$f:\mathbb{R} \to \mathbb{R}$ such that $f(x+y^2+f(y)) = f(x-y^2-f(y))$

Question

Find all functions $f:\mathbb{R} \to \mathbb{R}$ such that $f(x+y^2+f(y)) = f(x-y^2-f(y))$.

There is actually a proof that $f\equiv c$ and $f(x) = -x^2$ are the only ones - it goes through the not too natural substitution $g(x) = f(x) + x^2$ and using that in the resulting equation every real number can be written as a difference of the form $g(y) - g(z)$.

I am looking for a different and a bit more natural approach, e.g. that $f$ must be periodic (if it is different from the abovementioned solutions).
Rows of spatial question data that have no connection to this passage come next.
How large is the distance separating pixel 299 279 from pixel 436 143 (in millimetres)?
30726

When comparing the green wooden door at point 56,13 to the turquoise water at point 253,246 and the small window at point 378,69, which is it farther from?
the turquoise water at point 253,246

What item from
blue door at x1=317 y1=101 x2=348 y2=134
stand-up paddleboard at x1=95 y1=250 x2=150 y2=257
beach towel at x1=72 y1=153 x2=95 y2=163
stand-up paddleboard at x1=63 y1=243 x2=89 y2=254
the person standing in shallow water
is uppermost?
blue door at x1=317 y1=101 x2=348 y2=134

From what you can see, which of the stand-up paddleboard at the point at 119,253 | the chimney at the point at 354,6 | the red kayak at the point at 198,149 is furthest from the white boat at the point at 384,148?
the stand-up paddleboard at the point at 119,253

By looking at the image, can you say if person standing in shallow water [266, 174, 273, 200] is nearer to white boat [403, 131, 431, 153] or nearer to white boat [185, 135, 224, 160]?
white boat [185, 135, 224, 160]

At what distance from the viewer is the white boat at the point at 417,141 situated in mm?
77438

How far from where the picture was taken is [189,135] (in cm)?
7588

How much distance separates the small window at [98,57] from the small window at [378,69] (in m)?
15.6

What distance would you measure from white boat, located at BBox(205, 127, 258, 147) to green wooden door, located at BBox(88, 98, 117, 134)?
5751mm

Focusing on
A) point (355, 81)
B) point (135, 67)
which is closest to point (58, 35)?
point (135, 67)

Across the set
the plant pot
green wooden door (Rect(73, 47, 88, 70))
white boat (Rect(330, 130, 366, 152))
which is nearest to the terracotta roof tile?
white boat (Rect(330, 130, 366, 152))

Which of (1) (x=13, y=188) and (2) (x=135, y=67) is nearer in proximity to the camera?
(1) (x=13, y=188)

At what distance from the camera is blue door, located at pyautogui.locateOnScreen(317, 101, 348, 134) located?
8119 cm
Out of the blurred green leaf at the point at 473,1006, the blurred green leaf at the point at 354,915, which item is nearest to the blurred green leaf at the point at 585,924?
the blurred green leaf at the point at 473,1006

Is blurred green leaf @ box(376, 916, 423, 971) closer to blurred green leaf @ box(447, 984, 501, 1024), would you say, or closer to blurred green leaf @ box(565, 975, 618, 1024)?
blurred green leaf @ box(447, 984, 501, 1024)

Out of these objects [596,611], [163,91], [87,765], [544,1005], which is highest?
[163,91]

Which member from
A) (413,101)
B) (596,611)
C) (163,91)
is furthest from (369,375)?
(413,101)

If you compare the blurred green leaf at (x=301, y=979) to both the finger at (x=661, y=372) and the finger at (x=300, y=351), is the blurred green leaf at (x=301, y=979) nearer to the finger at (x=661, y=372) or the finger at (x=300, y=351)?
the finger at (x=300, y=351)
Any help appreciated!

Answer 1

We want to find all functions $f:\mathbb{R} \rightarrow \mathbb{R}$ such that for every $x,y \in \mathbb{R}$ following holds $$ f(x) = f(x+2y^2+2f(y)) \label{eq:main} $$ If $\exists x \in \mathbb{R}$ such that $f(x) \neq -x^2$, then $f$ is periodic. If $\mathfrak{p} \neq 0$ is period of $f$, then for all $x, y \in \mathbb{R}$ \begin{align} f(x) &= f(x + 2(y+\mathfrak{p})^2 + 2f(y + \mathfrak{p})) \\ &= f(x + 4y\mathfrak{p} + 2\mathfrak{p}^2 + 2y^2 + 2f(y)) \\ &= f(x + 4y\mathfrak{p} + 2\mathfrak{p}^2) \end{align} This implies that $f$ is constant.

Any constant function and $f(x) = -x^2$ satisfy the equation, so they are the only solutions.

Answer 2

I will assume $f$ is continuous.

Now if $f(y)+y^2$ is nonconstant then the image $I:=\{f(y)+y^2:y\in\mathbb R\}$ contains some open interval $(a,b)$. Now for any $z\in (a,b)\subseteq I$ and any $x\in\mathbb R$ we have that $f(x-z)=f(x+z)$, by our assumption. Thus, $f$ has period $2z$. Now, every real number in $(2a,2b)$ is a period of $f$, which shows that $f$ must be constant.